The Pandemic: Alumni in Health
Jeffrey Mazique '70, Jocelyn McClain Hazlewood '77, Phillip Proctor '77, Natasha Bonhomme '01, Amanda Castel '91, Robia Smith-Herman '07, Kai Parker '98, and current Director of Health Services at Sidwell Friends Jasmin Whitfield discussed what the past year looked like for Black physicians, counselors, and health care workers—and what the COVID-19 pandemic suggests about the future of healthcare. Neville Waters '75 moderated the talk, which touched on the sudden shift to telemedicine, how the pandemic illustrated and exacerbated racial inequities in access to healthcare, and how these caregivers took care of themselves.
“It took seeing the cracks in the system being exposed through COVID for people to realize ‘oh, the Black community is really unhealthy—what’s that about?’” said Bonhomme, the founder and CEO of Expecting Health, a nonprofit organization dedicated to bringing information to new and expecting families. “Those of us who have worked in it and lived in it are saying ‘you’re just now noticing that?’ It shows all the work that needs to take place, and that people need to start having really honest conversations.”
Soul of the Struggle: Music and the Movement
Neville Waters ’75 moderates a wide-ranging discussion between Jamel Mims ’04, John Daise ’05, Jason Edwards ’04, and Alyson Cambridge ’97 about their work in various music industries, the roles of of Black artists and Black music, and how 2020, particularly the Black Lives Matter protests and COVID, has affected their careers going forward.

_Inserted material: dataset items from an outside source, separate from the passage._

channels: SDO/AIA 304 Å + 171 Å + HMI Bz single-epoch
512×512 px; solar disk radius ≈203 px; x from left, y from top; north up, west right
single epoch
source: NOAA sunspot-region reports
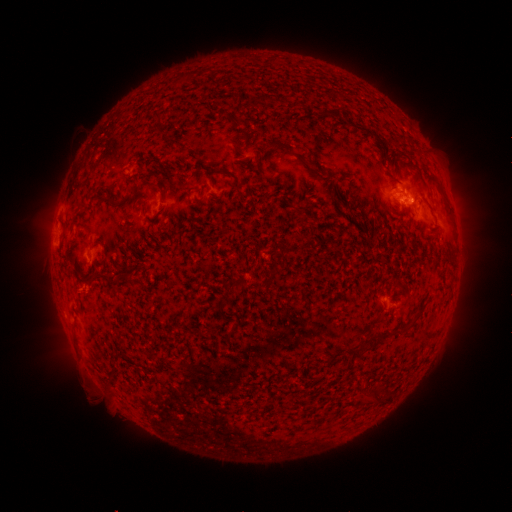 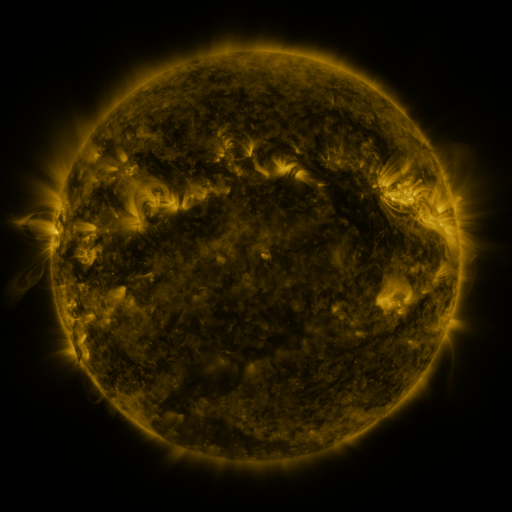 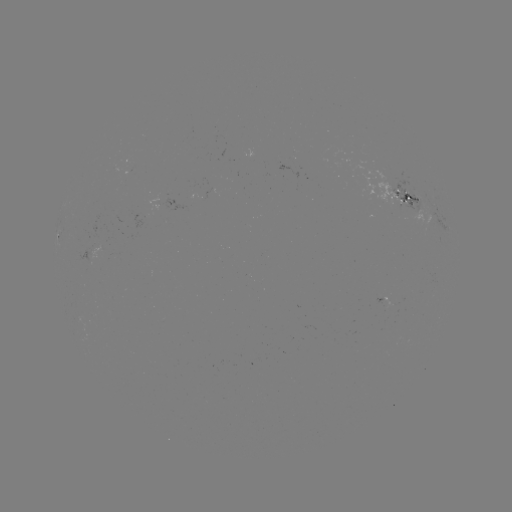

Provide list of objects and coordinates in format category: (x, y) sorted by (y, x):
spotted active region: (404, 198)
spotted active region: (59, 236)
spotted active region: (385, 301)
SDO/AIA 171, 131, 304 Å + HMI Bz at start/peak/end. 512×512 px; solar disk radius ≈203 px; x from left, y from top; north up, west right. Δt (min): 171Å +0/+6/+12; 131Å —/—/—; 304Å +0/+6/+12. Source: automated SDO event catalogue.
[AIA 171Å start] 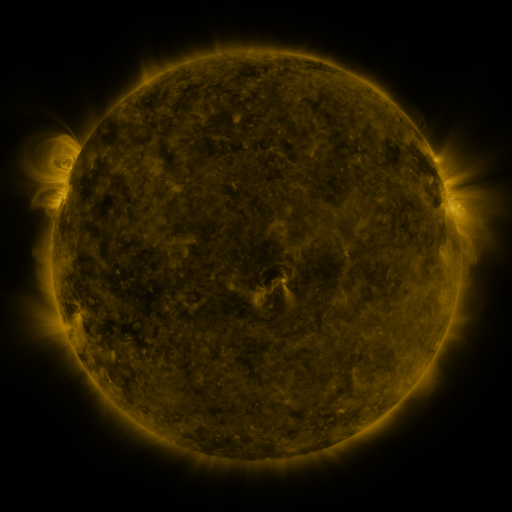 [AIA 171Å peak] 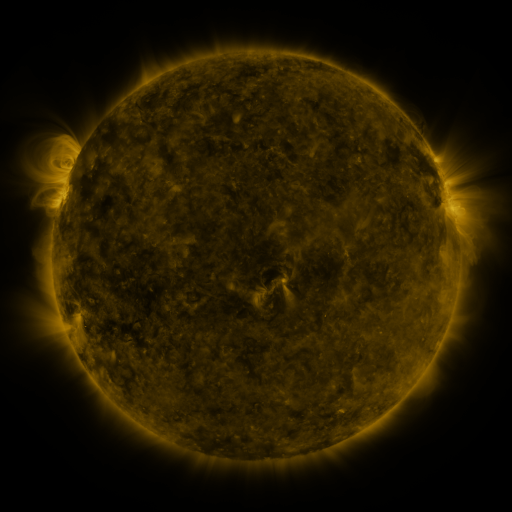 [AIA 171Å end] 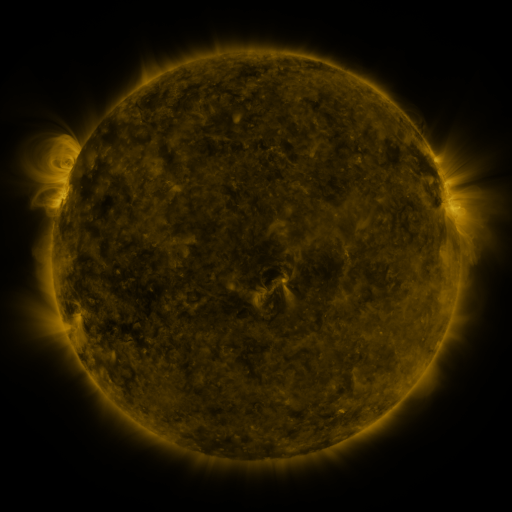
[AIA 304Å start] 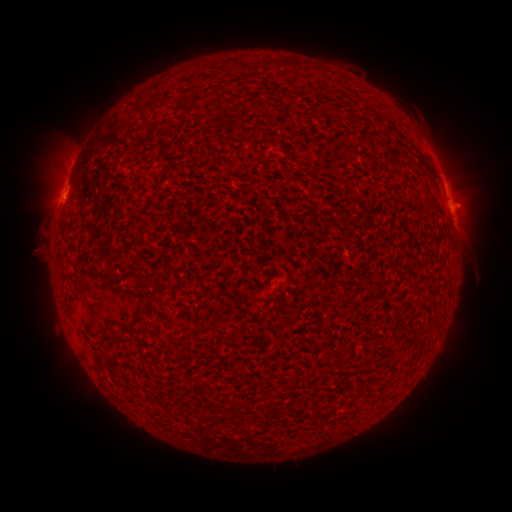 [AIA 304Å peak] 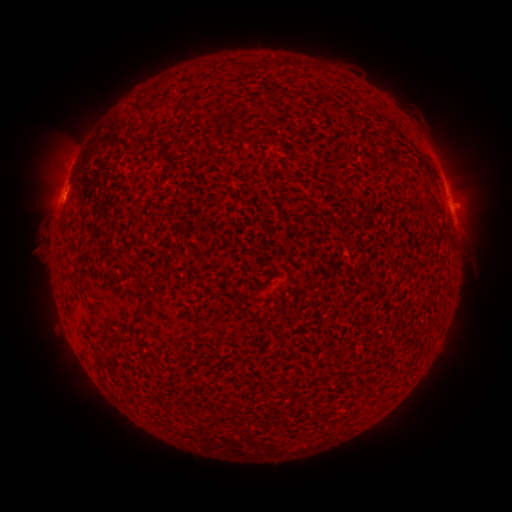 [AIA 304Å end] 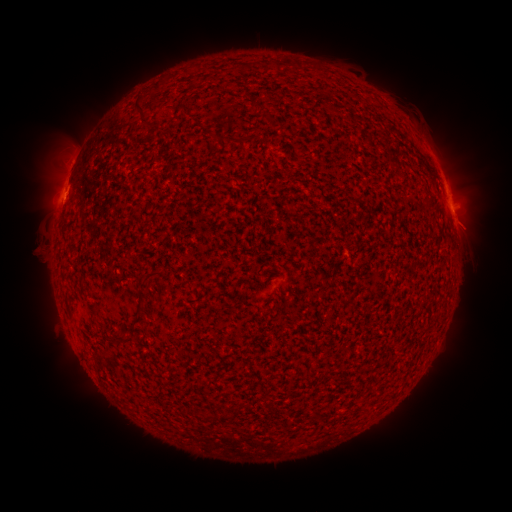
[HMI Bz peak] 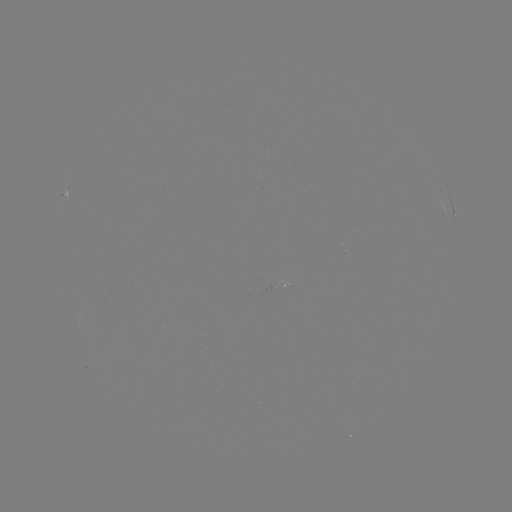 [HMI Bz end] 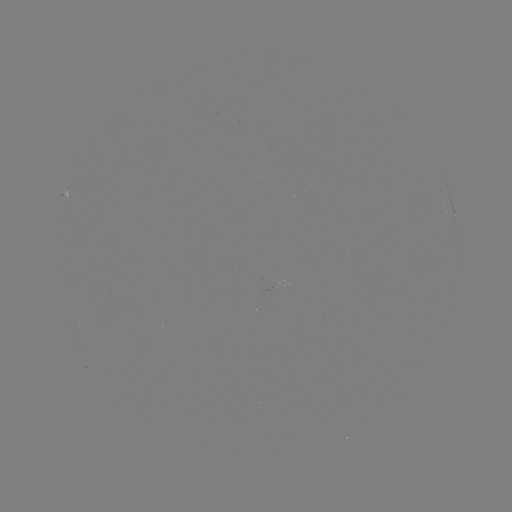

“We’re at a moment now to look at the large problems in the world, and music and culture can help us get there,” said Mims. “People called this summer the ‘racial reckoning of America, and that was on top of a pandemic and on top of a facist insurrection. In dealing with all of that, artists’ feet are being held to the fire in a way they haven’t before, and we’ll have to continue that.”
What’s Next: Life after Sidwell Friends (for students and young alumni)
Whether discussing the value of attending Sidwell Friends alumni events without your friends, taking advantage of Let Your Life Speak days to initiate relationships with alumni, or assembling collegiate networks, LinDon Harris ’16, Lia Johnson ’18, Akinyi Ochieng ’11, and Andrew Smith-Herman ’06 reiterate the central theme of this panel: making connections. In a wide-ranging conversation with moderator Hayes Davis (Upper School faculty), these young alumni share tips with current students and recent graduates about how to build on Sidwell Friends experiences and maintain relationships in college and beyond.
“What I really learned by transitioning to college and still having the values that I did, still caring about the things I did—Black uplift and liberation—is that there are a lot of different forms that activism can take,” Harris said. “It can take the form of mentorship and just supporting people in their own career endeavors. It can take the form of advocating for people that might not have as much as you. It can take the form of being politically active at your school or participating in a divestiture campaign at your university.”
Self-Care in 2021
How do you appropriately care for your own physical, mental, and emotional well-being during a year like 2020, even as your personal and professional personas call on you to care for others? In a panel moderated by Lory Ivey Alexander ’97, Dominique Spencer ‘97, Karin Wilkinson ’77, and Courtney Peterson (SFS Chief People Officer) discuss how they rediscovered their focus and clarity of purpose, guided others through crises, and created new roadmaps for community connections—all while learning how to hold space for themselves.
“You have to really ground yourself in knowing what you’re doing and why you are doing it,” Spencer said. “It’s not just about putting other people first. The only way to be able to be there for people is to be there for yourself, and the pandemic drove that home in a way that I had never experienced before. And in fact, it freed me to do more for people because I felt better about doing for myself.”